## WHAT IS EXPECTED:
In the creatinine assay text, rewrite the stretch from "Altered creatinine levels" through "color and fluorescence.", renaming "creatininase" as "creatinine amidohydrolase".

## QUOTED PASSAGE:
┄┄┄┄┄┄┄┄┄┄
Enzymes for Producing Creatinine Assay Kit
Creatinine is a breakdown product of creatine phosphate from muscle and protein metabolism. Creatine is synthesized primarily in the liver from the methylation of glycocyamine by S-Adenosyl methionine. It is then transported through blood to the other organs, muscles, and brain, where, through phosphorylation, it becomes the high-energy compound phosphocreatine. Creatine conversion to phosphocreatine is catalyzed by creatine kinase; spontaneous formation of creatinine occurs during the reaction. Creatinine is removed from the blood chiefly by the kidneys, primarily by glomerular filtration, but also by proximal tubular secretion. Little or no tubular reabsorption of creatinine occurs. If the filtration in the kidney is deficient, blood creatinine concentrations rise.
Altered creatinine levels can be an indicator of kidney dysfunction or other medical conditions that result in lower renal blood flow such as diabetes or cardiovascular disease. The measure of serum and urine creatinine levels is an important clinical test for renal disease and dysfunction. Creatinine assay kits can measure creatinine levels in samples. In the creatinine assay, creatinine is converted to creatine by creatininase, creatine is converted to sarcosine, which is specifically oxidized to produce a product that reacts with a probe to generate red color and fluorescence.
┄┄┄┄┄┄┄┄┄┄
## Collected data entries:
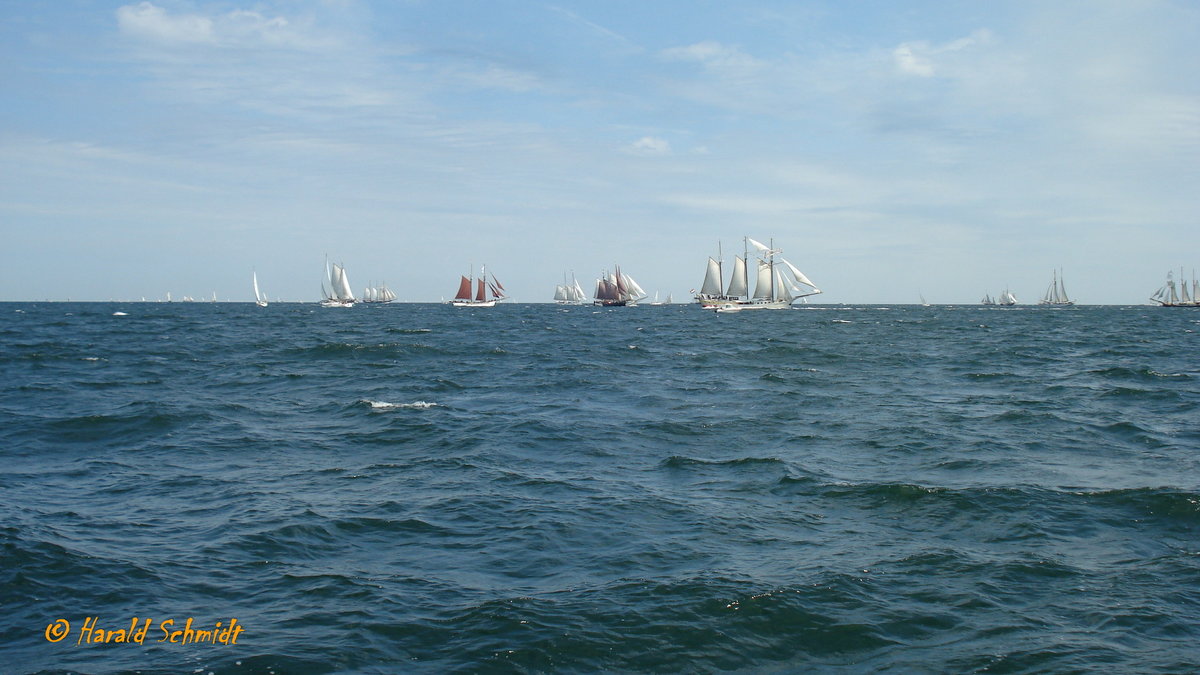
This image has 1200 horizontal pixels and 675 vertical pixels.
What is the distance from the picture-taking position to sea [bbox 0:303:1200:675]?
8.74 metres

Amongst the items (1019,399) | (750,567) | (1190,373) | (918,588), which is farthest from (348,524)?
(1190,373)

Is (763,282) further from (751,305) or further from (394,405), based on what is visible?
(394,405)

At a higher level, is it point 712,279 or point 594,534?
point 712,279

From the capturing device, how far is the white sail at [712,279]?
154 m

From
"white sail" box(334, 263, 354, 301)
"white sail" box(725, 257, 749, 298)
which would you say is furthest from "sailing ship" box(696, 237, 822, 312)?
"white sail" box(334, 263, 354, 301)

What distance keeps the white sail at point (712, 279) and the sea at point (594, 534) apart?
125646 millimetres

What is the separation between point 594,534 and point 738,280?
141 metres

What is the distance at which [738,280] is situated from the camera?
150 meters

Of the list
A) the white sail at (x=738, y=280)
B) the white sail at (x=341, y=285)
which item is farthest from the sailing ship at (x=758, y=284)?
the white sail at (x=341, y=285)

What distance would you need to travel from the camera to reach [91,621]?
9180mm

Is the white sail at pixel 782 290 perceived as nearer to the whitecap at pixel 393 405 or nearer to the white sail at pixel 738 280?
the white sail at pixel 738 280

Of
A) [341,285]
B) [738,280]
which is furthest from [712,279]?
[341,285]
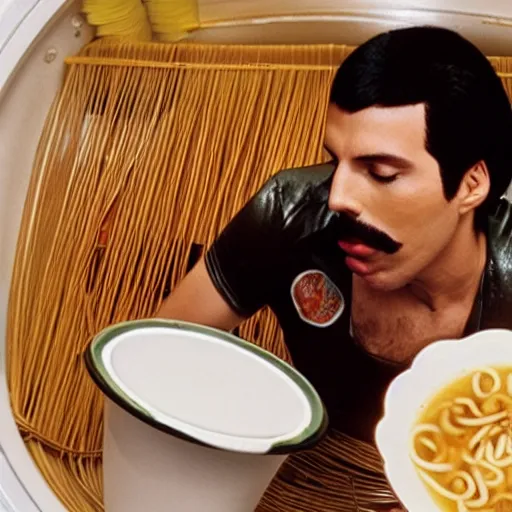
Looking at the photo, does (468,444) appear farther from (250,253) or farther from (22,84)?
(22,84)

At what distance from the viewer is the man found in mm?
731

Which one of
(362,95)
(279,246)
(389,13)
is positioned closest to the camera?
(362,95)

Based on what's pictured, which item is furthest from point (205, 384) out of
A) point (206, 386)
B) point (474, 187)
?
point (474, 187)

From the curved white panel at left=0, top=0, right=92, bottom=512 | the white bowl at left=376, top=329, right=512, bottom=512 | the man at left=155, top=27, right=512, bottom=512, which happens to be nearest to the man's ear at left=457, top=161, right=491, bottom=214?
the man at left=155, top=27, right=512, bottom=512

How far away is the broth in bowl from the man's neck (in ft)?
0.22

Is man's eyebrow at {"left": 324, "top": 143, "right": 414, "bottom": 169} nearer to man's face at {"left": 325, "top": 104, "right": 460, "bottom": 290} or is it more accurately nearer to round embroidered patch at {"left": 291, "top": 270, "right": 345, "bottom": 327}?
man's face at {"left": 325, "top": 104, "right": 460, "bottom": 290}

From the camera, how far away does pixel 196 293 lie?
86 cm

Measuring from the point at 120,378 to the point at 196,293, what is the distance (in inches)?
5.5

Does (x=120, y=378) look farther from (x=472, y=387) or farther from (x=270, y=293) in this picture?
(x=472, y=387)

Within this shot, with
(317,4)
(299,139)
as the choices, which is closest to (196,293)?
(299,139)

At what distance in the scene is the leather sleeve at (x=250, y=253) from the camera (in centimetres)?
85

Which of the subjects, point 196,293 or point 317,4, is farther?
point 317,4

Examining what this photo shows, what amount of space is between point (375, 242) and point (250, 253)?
┄┄┄┄┄┄┄┄┄┄
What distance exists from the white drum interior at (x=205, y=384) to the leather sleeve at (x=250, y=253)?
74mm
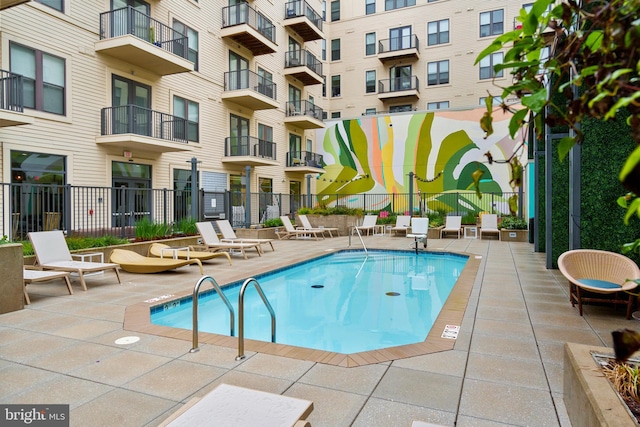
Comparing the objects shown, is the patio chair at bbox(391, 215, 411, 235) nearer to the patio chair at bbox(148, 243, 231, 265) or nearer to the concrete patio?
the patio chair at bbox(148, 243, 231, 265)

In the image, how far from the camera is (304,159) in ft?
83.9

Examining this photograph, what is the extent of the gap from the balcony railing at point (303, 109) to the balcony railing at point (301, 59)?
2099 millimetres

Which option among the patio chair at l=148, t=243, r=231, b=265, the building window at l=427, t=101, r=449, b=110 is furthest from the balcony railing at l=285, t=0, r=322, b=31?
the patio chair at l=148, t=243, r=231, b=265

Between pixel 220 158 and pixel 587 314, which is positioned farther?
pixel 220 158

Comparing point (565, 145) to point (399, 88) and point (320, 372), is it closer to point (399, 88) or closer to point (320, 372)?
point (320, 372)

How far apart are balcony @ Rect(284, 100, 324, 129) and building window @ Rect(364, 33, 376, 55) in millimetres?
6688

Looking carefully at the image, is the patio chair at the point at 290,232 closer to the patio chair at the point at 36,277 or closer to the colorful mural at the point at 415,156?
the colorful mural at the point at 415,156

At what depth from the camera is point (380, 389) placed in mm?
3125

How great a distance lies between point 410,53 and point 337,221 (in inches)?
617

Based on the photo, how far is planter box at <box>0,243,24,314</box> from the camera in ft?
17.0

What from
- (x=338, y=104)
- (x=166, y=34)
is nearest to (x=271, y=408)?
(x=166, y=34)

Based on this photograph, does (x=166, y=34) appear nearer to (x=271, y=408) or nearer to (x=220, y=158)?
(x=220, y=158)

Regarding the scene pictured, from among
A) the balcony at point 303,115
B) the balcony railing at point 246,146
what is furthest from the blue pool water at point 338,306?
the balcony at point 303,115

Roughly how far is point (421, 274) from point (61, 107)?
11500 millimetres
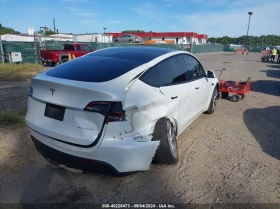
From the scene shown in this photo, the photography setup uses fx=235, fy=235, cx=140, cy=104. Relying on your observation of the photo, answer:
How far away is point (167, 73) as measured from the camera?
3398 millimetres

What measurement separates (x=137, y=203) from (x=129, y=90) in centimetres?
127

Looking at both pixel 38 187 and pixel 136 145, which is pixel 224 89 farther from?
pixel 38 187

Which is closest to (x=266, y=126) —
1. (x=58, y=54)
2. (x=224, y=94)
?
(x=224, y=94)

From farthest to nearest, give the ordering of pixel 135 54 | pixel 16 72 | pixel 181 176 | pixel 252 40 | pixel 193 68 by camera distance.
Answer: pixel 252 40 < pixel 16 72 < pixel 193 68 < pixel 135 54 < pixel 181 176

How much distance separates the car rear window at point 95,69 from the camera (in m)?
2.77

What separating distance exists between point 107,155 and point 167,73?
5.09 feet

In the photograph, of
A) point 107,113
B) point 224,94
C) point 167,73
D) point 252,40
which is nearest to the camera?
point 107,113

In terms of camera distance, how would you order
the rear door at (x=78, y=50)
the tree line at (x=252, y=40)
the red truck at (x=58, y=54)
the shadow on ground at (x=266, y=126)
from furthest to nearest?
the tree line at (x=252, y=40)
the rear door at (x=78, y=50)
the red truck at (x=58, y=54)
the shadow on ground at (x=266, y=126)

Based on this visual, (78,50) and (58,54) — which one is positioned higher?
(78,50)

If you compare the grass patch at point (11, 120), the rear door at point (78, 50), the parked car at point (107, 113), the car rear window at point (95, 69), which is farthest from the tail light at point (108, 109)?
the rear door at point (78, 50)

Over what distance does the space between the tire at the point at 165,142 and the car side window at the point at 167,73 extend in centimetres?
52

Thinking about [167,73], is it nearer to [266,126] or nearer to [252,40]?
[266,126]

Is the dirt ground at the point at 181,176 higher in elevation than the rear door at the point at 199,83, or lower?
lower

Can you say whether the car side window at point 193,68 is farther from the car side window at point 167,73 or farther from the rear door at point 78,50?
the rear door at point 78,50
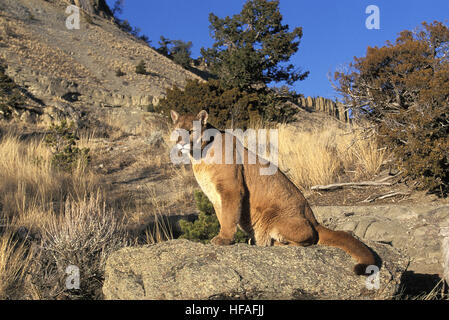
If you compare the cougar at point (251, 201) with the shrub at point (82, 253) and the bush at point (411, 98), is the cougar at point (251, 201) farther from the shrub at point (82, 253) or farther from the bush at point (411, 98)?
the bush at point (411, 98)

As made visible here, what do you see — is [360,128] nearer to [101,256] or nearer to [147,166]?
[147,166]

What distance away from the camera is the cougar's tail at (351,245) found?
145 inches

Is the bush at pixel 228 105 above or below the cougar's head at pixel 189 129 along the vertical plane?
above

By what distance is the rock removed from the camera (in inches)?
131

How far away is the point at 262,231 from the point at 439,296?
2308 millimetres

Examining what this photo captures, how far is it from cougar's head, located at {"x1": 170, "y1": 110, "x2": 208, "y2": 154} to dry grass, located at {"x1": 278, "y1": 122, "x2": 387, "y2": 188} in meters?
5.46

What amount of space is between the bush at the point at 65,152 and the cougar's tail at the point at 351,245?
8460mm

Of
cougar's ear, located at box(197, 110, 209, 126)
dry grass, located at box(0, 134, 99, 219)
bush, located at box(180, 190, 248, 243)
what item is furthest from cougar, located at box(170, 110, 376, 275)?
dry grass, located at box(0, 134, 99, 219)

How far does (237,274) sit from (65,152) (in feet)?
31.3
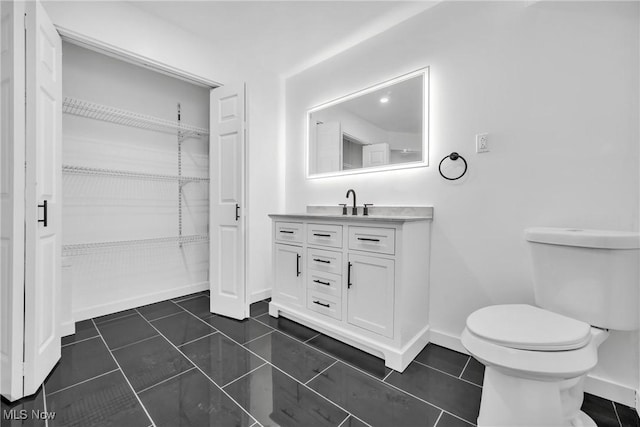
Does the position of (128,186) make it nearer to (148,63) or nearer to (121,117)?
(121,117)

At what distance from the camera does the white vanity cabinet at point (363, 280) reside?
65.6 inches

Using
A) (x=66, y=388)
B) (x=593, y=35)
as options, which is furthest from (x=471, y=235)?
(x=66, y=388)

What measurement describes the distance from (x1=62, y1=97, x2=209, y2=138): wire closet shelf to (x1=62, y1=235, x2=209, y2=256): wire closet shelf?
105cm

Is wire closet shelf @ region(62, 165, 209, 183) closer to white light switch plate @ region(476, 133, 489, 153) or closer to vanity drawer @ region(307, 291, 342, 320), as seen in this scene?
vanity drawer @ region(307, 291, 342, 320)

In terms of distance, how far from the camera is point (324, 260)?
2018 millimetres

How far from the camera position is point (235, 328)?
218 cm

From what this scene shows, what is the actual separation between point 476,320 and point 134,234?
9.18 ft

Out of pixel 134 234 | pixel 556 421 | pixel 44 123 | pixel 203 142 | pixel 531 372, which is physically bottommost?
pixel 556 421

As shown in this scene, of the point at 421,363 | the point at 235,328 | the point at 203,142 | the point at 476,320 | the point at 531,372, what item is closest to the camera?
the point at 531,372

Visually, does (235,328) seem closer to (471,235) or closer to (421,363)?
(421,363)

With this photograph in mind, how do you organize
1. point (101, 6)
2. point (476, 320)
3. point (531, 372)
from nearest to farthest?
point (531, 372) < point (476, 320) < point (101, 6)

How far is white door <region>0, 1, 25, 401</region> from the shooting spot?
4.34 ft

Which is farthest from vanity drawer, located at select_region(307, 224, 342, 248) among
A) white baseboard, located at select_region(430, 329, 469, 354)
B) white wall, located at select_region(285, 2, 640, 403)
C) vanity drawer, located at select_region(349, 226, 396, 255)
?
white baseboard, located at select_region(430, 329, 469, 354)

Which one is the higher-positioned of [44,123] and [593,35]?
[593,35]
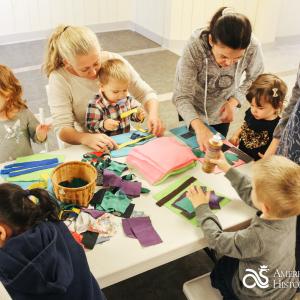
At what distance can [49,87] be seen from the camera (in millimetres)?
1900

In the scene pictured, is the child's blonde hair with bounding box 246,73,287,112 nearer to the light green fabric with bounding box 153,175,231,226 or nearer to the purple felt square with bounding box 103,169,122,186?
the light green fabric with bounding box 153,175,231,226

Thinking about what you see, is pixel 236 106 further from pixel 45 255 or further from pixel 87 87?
┄┄┄┄┄┄┄┄┄┄
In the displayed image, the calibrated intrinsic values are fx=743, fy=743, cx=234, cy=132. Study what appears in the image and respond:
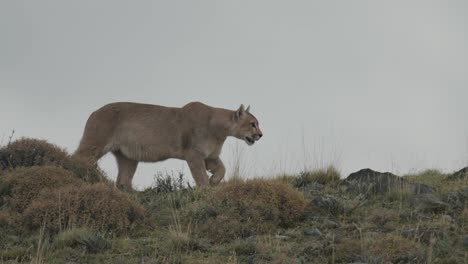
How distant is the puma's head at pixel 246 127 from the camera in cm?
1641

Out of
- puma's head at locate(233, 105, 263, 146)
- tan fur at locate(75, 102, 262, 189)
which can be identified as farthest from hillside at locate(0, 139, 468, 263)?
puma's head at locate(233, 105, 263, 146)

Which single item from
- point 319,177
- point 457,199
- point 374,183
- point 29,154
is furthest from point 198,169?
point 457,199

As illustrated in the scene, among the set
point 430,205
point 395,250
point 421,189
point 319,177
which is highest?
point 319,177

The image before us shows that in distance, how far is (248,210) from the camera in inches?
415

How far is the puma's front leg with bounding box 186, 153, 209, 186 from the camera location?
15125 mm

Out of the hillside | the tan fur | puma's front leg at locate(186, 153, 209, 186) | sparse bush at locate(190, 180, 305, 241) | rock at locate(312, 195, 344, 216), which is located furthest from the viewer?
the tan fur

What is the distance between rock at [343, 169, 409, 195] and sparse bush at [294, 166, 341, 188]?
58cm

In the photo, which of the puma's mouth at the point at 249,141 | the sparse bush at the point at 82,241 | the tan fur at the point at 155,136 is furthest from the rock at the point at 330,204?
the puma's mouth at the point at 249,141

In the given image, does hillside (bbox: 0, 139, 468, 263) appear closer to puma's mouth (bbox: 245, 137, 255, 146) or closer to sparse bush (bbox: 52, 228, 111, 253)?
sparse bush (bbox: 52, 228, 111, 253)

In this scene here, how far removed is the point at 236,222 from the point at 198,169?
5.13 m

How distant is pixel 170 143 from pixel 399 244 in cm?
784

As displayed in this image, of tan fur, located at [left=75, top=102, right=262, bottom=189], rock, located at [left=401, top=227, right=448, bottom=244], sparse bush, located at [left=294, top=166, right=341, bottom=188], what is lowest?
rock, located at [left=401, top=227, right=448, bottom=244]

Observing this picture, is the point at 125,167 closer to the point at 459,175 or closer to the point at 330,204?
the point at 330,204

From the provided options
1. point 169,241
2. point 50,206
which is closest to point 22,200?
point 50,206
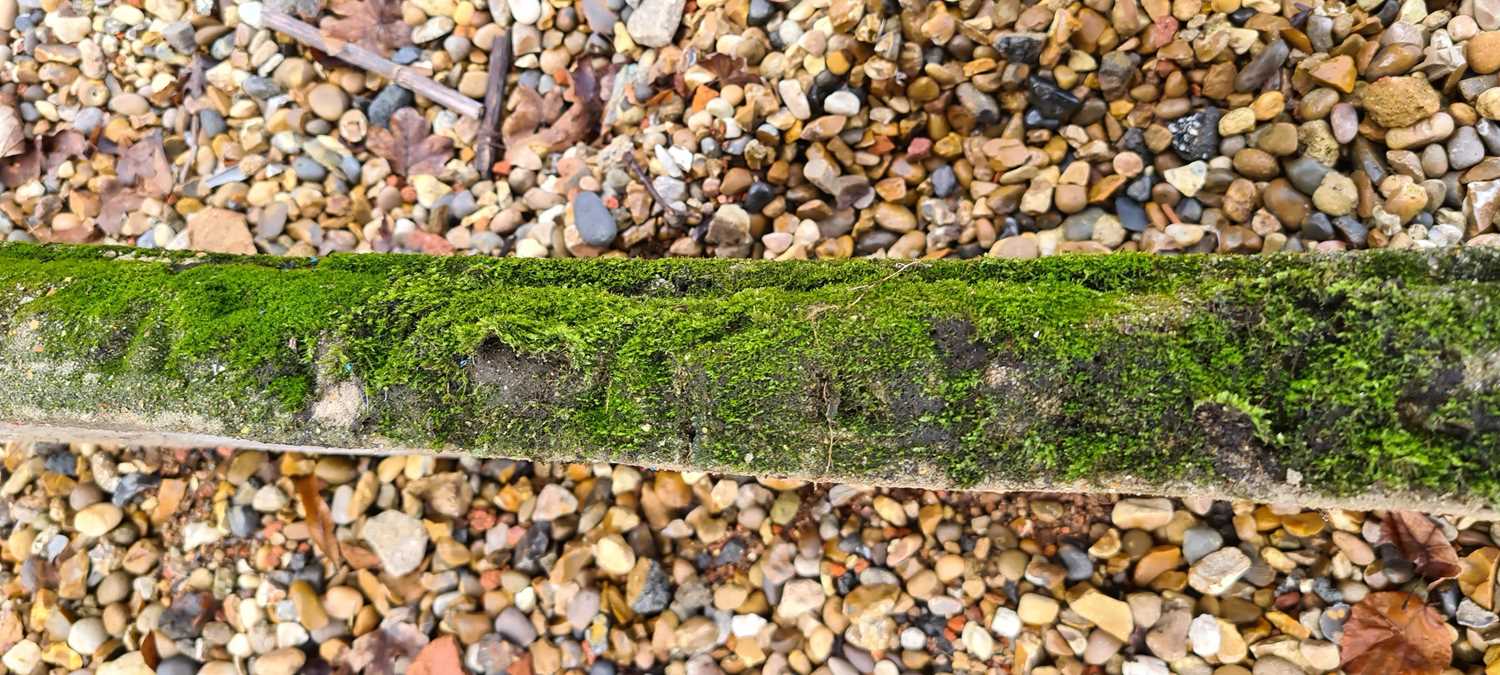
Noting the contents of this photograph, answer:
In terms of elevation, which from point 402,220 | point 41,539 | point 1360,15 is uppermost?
┄┄┄┄┄┄┄┄┄┄
## YOUR SOLUTION:
Altered creatinine levels can be an indicator of kidney dysfunction or other medical conditions that result in lower renal blood flow such as diabetes or cardiovascular disease. The measure of serum and urine creatinine levels is an important clinical test for renal disease and dysfunction. Creatinine assay kits can measure creatinine levels in samples. In the creatinine assay, creatinine is converted to creatine by creatinine amidohydrolase, creatine is converted to sarcosine, which is specifically oxidized to produce a product that reacts with a probe to generate red color and fluorescence.